LeRoy Robert Ripley was an American cartoonist, entrepreneur, and amateur anthropologist who is known for creating the Ripley's Believe It or Not! newspaper panel series, radio show, and television show which feature odd facts from around the world.
Background
LeRoy Robert Ripley was born on December 26, 1893 in Santa Rosa, California, the oldest of three children and first of two sons of Isaac Davis Ripley, a carpenter, and Lily Belle (Yocka or Yucca) Ripley. Preferring Christmas to the day after, he designated December 25 as his birth date. Adventure ran in his blood. His father, a native of West Virginia, had left home at fourteen and made his way to California. His part-Portuguese mother was born on the Santa Fe Trail in a covered wagon. When LeRoy (he was grown before he added the Robert) was twelve, his father died, leaving the family in straitened circumstances.
Education
The shy youth helped out by polishing tombstones and working at odd jobs; he left high school before graduating.
Career
Devoted to baseball, he played whenever he could, even trying out to be a professional pitcher. An arm injury ended his hope for a sports career, and so he concentrated on drawing, which he had begun as a schoolboy. He was much encouraged when, in 1907, he sold a humorous drawing to Life magazine for $8.
A San Francisco newspaperwoman, Carol Ennis, impressed by his sketches, secured a job for him on the Bulletin as a sports cartoonist in 1909, when he was not yet sixteen. The following year he moved to the San Francisco Chronicle. With notables like Thomas A. Dorgan in the field, competition in San Francisco was keen; when Ripley asked for a raise in 1913, he was discharged.

▶ **DIRECTION 1**
In the biography of LeRoy Ripley, how much did he receive for the humorous drawing he sold to Life magazine in 1907?
▶ **DIRECTION 2**
Reproduce the portion of the Ripley biography starting with "LeRoy Robert Ripley was an" and going on through "around the world.".
▶ **DIRECTION 3**
Resume the LeRoy Ripley biography after its final sentence and carry it forward.

▶ **INFORMATION PROVIDED**
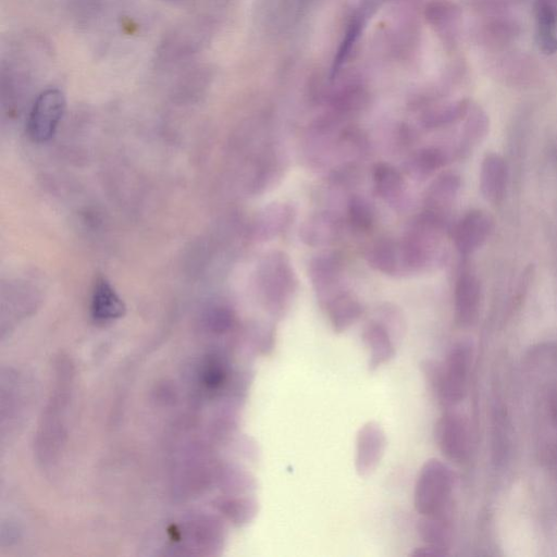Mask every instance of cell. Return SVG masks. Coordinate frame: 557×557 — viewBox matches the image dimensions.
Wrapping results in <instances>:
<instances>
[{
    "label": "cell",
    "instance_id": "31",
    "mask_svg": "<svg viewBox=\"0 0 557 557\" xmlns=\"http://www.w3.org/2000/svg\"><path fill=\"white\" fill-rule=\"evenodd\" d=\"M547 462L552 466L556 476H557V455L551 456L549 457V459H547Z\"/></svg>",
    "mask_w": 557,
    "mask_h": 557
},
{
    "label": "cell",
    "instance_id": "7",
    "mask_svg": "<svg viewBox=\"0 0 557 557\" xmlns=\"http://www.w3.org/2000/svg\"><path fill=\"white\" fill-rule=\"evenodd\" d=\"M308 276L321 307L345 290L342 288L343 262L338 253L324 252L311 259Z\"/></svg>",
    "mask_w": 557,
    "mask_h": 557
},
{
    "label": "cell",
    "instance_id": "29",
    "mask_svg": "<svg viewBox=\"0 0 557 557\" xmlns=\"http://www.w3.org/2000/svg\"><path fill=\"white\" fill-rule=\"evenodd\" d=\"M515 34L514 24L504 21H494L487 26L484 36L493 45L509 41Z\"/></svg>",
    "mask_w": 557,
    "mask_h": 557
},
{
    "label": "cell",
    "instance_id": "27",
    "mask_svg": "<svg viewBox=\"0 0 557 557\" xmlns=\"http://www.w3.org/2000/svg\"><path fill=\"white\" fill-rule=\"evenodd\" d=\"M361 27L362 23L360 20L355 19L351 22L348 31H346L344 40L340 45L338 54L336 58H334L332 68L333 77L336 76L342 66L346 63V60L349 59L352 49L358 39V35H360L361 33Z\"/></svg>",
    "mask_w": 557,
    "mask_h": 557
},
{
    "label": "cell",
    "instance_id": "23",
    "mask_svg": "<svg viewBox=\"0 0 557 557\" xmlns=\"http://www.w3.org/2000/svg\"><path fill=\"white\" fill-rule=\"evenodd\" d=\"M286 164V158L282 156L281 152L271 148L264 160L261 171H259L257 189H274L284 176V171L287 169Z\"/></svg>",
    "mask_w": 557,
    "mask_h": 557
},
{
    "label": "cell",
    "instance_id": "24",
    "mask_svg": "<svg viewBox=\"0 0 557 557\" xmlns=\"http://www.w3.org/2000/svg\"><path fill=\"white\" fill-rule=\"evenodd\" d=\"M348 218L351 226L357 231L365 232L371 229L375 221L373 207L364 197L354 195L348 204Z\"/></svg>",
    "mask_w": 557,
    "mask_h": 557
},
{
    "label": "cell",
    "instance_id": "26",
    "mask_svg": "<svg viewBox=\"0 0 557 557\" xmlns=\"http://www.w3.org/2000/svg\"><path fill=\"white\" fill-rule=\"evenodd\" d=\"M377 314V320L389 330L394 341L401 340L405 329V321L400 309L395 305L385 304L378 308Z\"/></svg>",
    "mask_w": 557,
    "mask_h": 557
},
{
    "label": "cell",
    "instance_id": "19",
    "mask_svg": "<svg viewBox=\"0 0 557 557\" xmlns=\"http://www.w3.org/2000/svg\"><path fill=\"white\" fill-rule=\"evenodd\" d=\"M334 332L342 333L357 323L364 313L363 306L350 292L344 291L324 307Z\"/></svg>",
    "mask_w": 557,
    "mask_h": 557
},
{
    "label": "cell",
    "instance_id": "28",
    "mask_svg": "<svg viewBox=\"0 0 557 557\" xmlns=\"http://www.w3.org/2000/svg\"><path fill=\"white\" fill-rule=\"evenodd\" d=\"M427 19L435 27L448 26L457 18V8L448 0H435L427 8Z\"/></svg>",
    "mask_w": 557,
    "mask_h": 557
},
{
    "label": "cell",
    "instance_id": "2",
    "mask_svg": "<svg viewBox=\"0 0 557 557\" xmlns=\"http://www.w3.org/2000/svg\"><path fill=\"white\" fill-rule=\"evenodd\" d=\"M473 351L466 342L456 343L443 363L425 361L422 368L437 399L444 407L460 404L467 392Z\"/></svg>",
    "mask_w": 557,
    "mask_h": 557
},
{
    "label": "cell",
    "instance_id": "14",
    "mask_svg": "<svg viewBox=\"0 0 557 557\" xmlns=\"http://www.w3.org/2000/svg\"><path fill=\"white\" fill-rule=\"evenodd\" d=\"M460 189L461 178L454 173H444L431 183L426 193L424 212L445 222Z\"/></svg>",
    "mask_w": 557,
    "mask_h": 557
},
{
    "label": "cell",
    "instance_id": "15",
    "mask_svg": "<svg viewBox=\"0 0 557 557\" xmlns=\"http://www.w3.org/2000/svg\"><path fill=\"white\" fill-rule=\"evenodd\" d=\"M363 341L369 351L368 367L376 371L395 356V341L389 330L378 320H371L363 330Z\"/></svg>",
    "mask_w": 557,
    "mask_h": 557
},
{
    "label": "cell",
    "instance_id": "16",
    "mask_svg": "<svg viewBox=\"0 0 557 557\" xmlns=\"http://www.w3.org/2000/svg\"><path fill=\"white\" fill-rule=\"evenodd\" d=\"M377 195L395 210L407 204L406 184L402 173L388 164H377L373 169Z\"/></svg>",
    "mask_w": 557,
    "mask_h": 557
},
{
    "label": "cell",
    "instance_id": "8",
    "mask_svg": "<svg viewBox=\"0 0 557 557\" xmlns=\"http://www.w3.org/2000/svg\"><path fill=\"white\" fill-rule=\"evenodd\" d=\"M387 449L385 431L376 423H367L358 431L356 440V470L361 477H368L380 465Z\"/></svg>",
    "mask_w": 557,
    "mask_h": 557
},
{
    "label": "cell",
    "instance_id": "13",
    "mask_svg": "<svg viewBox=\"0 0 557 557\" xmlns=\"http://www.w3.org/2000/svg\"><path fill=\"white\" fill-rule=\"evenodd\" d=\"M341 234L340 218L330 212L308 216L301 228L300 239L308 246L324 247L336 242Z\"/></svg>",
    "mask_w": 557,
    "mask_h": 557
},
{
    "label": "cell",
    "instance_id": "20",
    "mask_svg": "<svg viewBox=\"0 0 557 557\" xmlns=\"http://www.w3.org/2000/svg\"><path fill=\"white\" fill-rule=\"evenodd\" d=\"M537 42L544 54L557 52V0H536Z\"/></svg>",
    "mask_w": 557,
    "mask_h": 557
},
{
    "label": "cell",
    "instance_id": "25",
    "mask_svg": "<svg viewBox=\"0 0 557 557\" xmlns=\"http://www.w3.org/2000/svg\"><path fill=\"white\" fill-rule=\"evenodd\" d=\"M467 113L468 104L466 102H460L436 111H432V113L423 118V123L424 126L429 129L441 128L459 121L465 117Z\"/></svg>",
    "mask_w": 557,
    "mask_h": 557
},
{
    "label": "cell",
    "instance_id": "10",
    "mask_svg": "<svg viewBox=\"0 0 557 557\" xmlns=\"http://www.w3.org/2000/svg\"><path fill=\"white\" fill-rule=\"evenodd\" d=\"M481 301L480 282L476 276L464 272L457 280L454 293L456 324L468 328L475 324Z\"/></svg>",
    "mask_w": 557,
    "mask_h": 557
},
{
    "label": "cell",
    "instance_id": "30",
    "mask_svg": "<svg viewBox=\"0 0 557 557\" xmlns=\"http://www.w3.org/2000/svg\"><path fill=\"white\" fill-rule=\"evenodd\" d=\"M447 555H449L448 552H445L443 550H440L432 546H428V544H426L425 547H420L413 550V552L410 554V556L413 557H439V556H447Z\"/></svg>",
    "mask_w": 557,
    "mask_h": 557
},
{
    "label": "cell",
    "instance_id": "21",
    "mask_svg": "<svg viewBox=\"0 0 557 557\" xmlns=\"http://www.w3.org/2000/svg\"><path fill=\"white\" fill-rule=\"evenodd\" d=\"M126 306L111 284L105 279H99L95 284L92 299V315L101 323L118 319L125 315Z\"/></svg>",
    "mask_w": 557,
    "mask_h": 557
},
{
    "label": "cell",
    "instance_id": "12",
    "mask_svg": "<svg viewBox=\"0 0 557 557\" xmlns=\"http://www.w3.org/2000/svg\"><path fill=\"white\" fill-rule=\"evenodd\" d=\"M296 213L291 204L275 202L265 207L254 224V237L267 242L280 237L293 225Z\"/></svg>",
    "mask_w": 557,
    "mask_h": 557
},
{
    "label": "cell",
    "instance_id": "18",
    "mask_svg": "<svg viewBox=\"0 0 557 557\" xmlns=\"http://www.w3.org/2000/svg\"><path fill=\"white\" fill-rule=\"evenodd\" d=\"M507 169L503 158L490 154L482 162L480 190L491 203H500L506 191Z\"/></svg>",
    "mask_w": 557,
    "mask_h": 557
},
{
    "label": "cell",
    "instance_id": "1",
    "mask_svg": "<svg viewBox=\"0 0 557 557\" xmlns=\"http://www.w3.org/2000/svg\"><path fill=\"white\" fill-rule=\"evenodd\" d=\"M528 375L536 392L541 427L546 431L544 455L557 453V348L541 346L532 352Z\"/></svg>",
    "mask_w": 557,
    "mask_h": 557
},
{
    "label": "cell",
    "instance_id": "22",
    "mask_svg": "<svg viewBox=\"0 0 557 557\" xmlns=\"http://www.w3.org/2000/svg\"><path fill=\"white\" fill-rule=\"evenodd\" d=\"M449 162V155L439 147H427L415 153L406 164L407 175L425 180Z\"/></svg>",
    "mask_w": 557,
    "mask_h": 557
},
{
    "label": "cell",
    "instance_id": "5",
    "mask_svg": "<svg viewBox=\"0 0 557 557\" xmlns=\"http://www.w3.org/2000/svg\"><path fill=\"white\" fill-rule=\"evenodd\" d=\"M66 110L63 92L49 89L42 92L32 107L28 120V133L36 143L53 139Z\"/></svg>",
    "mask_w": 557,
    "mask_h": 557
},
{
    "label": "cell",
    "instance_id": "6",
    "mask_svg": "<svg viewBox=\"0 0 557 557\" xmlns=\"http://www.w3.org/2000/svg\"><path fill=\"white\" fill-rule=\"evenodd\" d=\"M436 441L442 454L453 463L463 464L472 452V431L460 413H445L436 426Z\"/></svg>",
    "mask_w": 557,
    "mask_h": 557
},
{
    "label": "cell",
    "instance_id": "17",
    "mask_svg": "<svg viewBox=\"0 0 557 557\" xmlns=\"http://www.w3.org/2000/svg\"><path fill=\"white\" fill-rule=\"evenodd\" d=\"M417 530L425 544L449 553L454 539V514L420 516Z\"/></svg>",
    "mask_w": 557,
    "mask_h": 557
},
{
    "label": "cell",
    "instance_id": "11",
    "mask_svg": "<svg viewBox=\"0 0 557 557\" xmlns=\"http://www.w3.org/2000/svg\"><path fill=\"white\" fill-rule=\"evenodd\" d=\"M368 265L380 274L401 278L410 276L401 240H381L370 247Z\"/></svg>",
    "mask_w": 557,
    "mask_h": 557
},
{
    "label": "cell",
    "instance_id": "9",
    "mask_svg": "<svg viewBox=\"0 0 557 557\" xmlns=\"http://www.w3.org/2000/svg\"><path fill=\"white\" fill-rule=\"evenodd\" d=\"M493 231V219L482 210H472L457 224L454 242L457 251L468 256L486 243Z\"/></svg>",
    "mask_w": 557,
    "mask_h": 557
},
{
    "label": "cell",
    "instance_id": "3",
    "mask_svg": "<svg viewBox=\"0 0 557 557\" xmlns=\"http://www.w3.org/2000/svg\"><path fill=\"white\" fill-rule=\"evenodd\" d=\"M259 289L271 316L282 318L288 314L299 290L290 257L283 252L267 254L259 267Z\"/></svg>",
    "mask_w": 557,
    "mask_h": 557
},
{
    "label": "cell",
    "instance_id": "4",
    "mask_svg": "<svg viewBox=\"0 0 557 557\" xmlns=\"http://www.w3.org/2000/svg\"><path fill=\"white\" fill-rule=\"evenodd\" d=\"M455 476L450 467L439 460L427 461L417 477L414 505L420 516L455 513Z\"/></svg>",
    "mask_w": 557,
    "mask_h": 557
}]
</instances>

▶ **TASK OUTPUT 1**
$8.

▶ **TASK OUTPUT 2**
LeRoy Robert Ripley was an American cartoonist, entrepreneur, and amateur anthropologist who is known for creating the Ripley's Believe It or Not! newspaper panel series, radio show, and television show which feature odd facts from around the world.

▶ **TASK OUTPUT 3**
He took the $100 he had received for illustrating a book and traveled to New York City, where, on the recommendation of the cartoonist Jay N. Darling, who had seen his work, he was hired as a sports cartoonist by the Globe. Ripley's sports sketches were popular, and they might have been his lifework except for a turn of chance in 1918. Lacking an idea for his December 19 drawing, he grouped small sketches of nine oddities from the athletic world - among them a Canadian who ran 100 yards backwards in 14 seconds, an Australian who jumped rope 11, 810 times in 4 hours, and a Frenchman who stayed under water 6 minutes and 29. 8 seconds - and published them under the caption "Believe It or Not!" Thus was launched the famous series.
At first a weekly drawing, "Believe It or Not!" soon was appearing daily. Ripley remained with the Globe until it closed in 1923 and then joined the Evening Post. In 1929 Simon and Schuster published a book-length selection of his sketches. Its overnight popularity led William Randolph Hearst to order his King Features Syndicate to sign Ripley for national distribution. Although the feature had its origin in sports, Ripley quickly broadened it to the world in general. It consisted of attractive bold-line drawings accompanied by such startling assertions as "The Battle of Waterloo was not fought at Waterloo" and "George Washington was not the first president of the United States. "
Ripley even reported in 1927 that he had found a "one-armed paperhanger" - Albert J. Smith of Dedham, Massachussets His documentation did not always convince incredulous, and sometimes outraged, readers, but it satisfied Ripley.
Despite the depression of the 1930's, Ripley's burgeoning success required him to build up a large staff of researchers (headed by Norbert Pearlroth), artists, and translators.
A corps of secretaries processed the mail that flooded in from around the globe, often bearing suggestions.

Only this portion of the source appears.